*WORK REQUEST:*
Pick each line containing "States" out of the records.

*MATERIAL FOR THIS TASK:*
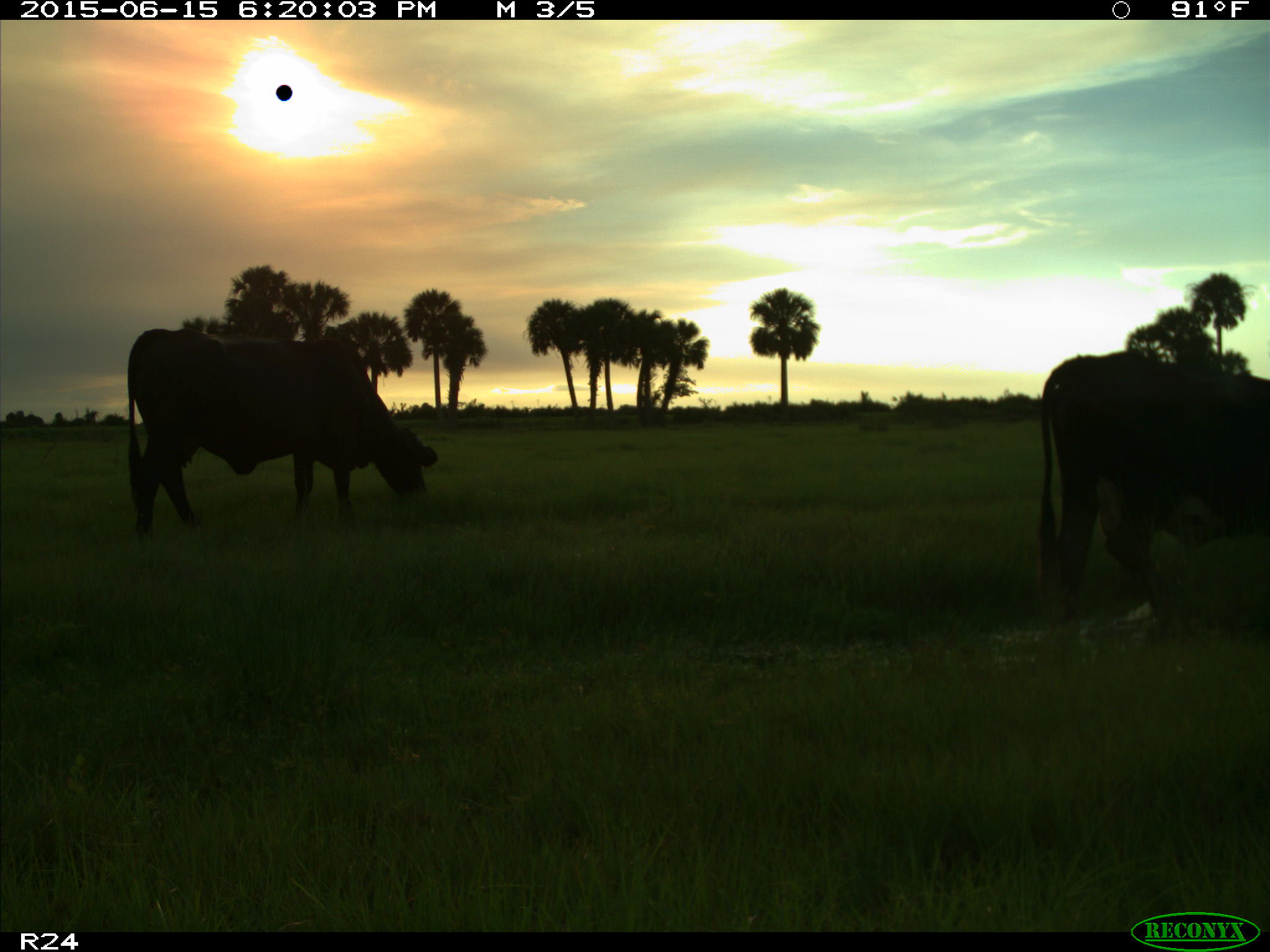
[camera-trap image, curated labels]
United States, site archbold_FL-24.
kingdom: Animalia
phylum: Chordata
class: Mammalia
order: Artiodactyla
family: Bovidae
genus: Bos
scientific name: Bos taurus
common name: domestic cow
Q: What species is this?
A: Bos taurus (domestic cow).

...

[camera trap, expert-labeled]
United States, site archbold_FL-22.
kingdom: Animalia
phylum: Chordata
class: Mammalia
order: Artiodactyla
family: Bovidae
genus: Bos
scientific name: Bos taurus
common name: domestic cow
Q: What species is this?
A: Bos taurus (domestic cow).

--

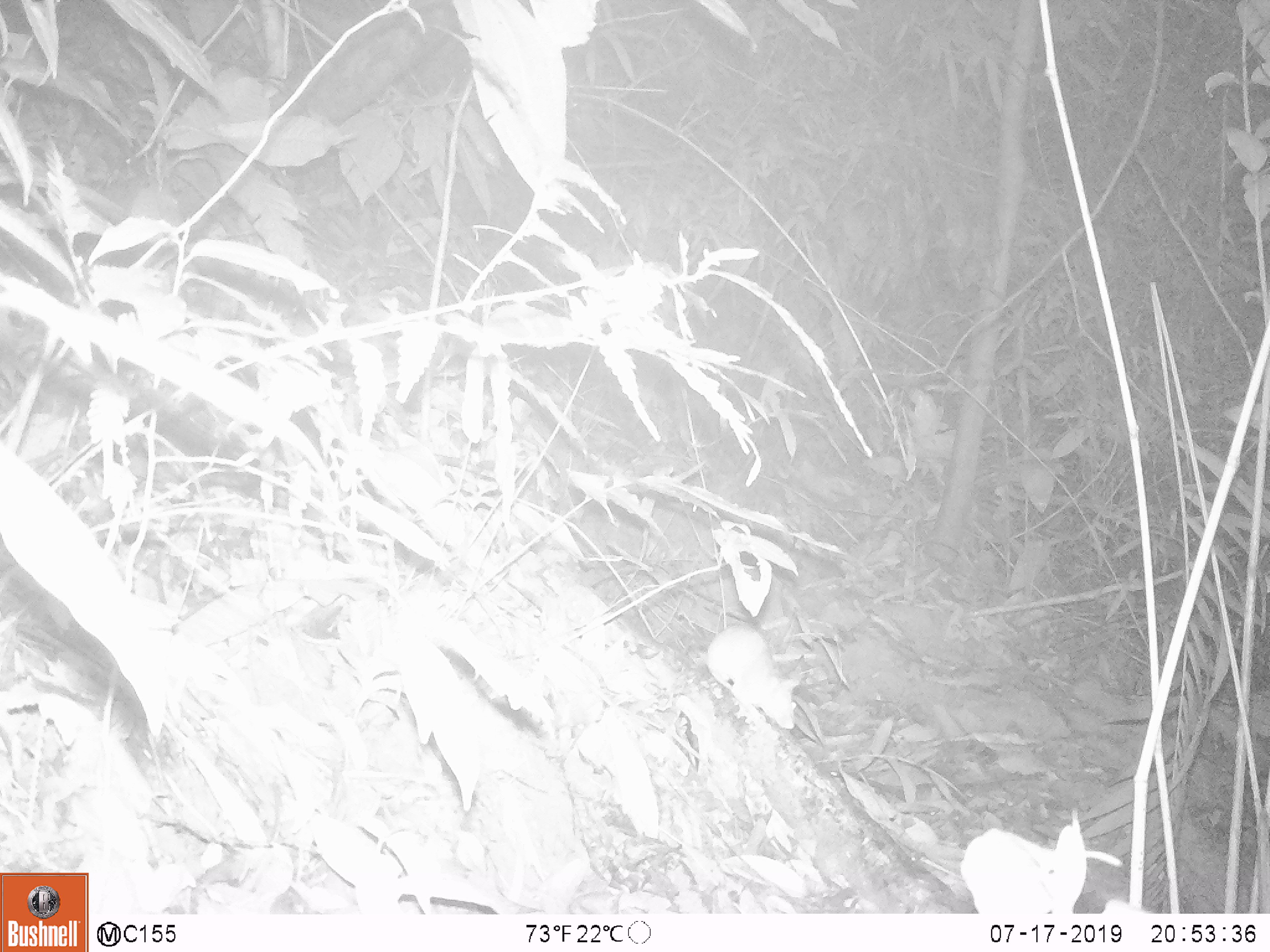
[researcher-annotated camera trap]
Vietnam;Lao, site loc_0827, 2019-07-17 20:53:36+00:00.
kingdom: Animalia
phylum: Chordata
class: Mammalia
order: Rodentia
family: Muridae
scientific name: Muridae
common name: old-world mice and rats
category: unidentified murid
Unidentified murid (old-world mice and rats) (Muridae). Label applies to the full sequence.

*SOLUTION:*
United States, site archbold_FL-24.
United States, site archbold_FL-22.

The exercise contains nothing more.